Extract the text that accompanies each of the entries below and reproduce every line verbatim, omitting the pictures themselves.

__TASK MATERIAL__
»»

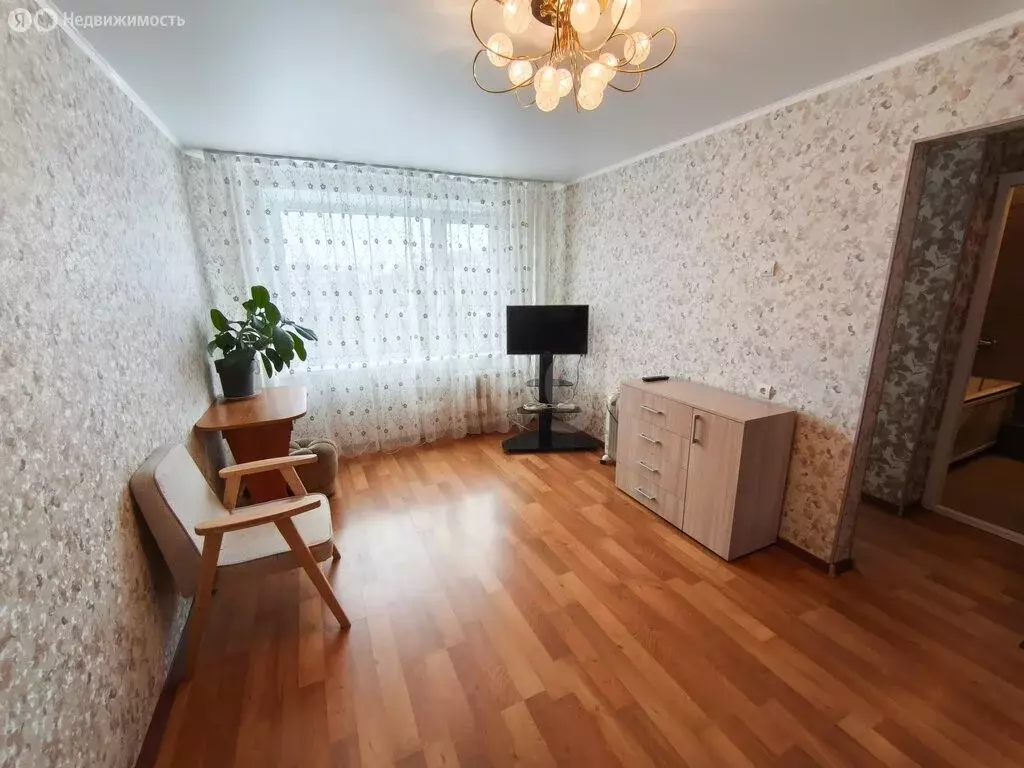 1-комнатная квартира: Петропавловск-Камчатский, Туристический проезд, ... - Фото 2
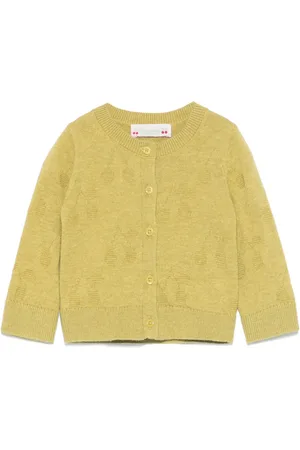 BONPOINT Teyana cardigan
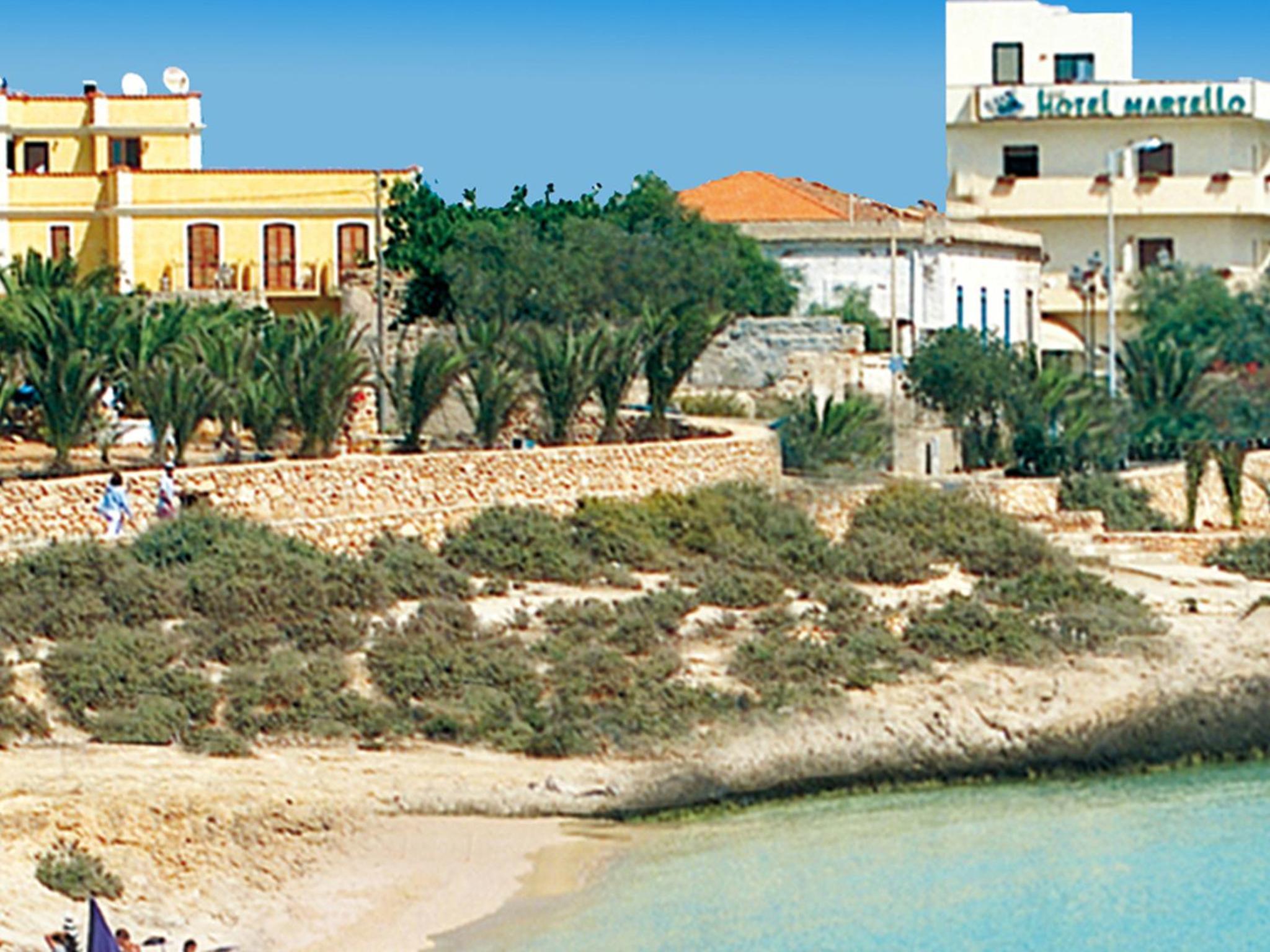 Best Western Hotel Martello photo 1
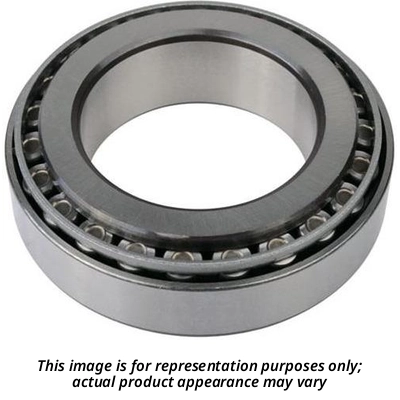 Secondary Gear Bearing by SCHAEFFLER - 32009X 2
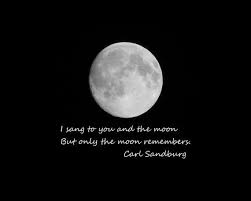Sandburg Moon Fine Art Print Moon Photography Moon Decor Etsy In 2021 Moon Quotes Full Moon Quotes Quotes About Photography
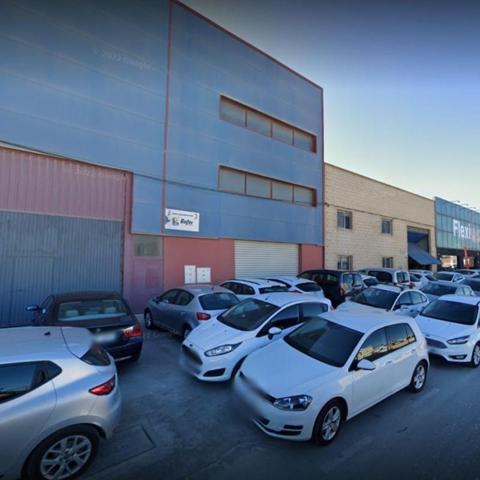 Local comercial en venta en Málaga, Finca El Pato-Torre del Rio photo 0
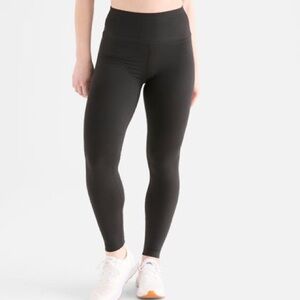 NOBULL - Women's High-Rise Matte Tight - XS, Black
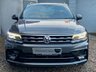 USED 2019 19 VOLKSWAGEN TIGUAN 2.0 R-LINE TDI DSG 5d 148 BHP FULL LEATHER + PAN ROOF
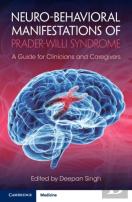 Neuro-Behavioral Manifestations Of Prader-Willi Syndrome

««

__ANSWER TO THIS EXERCISE__
 1-комнатная квартира: Петропавловск-Камчатский, Туристический проезд, ... - Фото 2
 BONPOINT Teyana cardigan
 Best Western Hotel Martello photo 1
 Secondary Gear Bearing by SCHAEFFLER - 32009X 2
Sandburg Moon Fine Art Print Moon Photography Moon Decor Etsy In 2021 Moon Quotes Full Moon Quotes Quotes About Photography
 Local comercial en venta en Málaga, Finca El Pato-Torre del Rio photo 0
 NOBULL - Women's High-Rise Matte Tight - XS, Black
 USED 2019 19 VOLKSWAGEN TIGUAN 2.0 R-LINE TDI DSG 5d 148 BHP FULL LEATHER + PAN ROOF
 Neuro-Behavioral Manifestations Of Prader-Willi Syndrome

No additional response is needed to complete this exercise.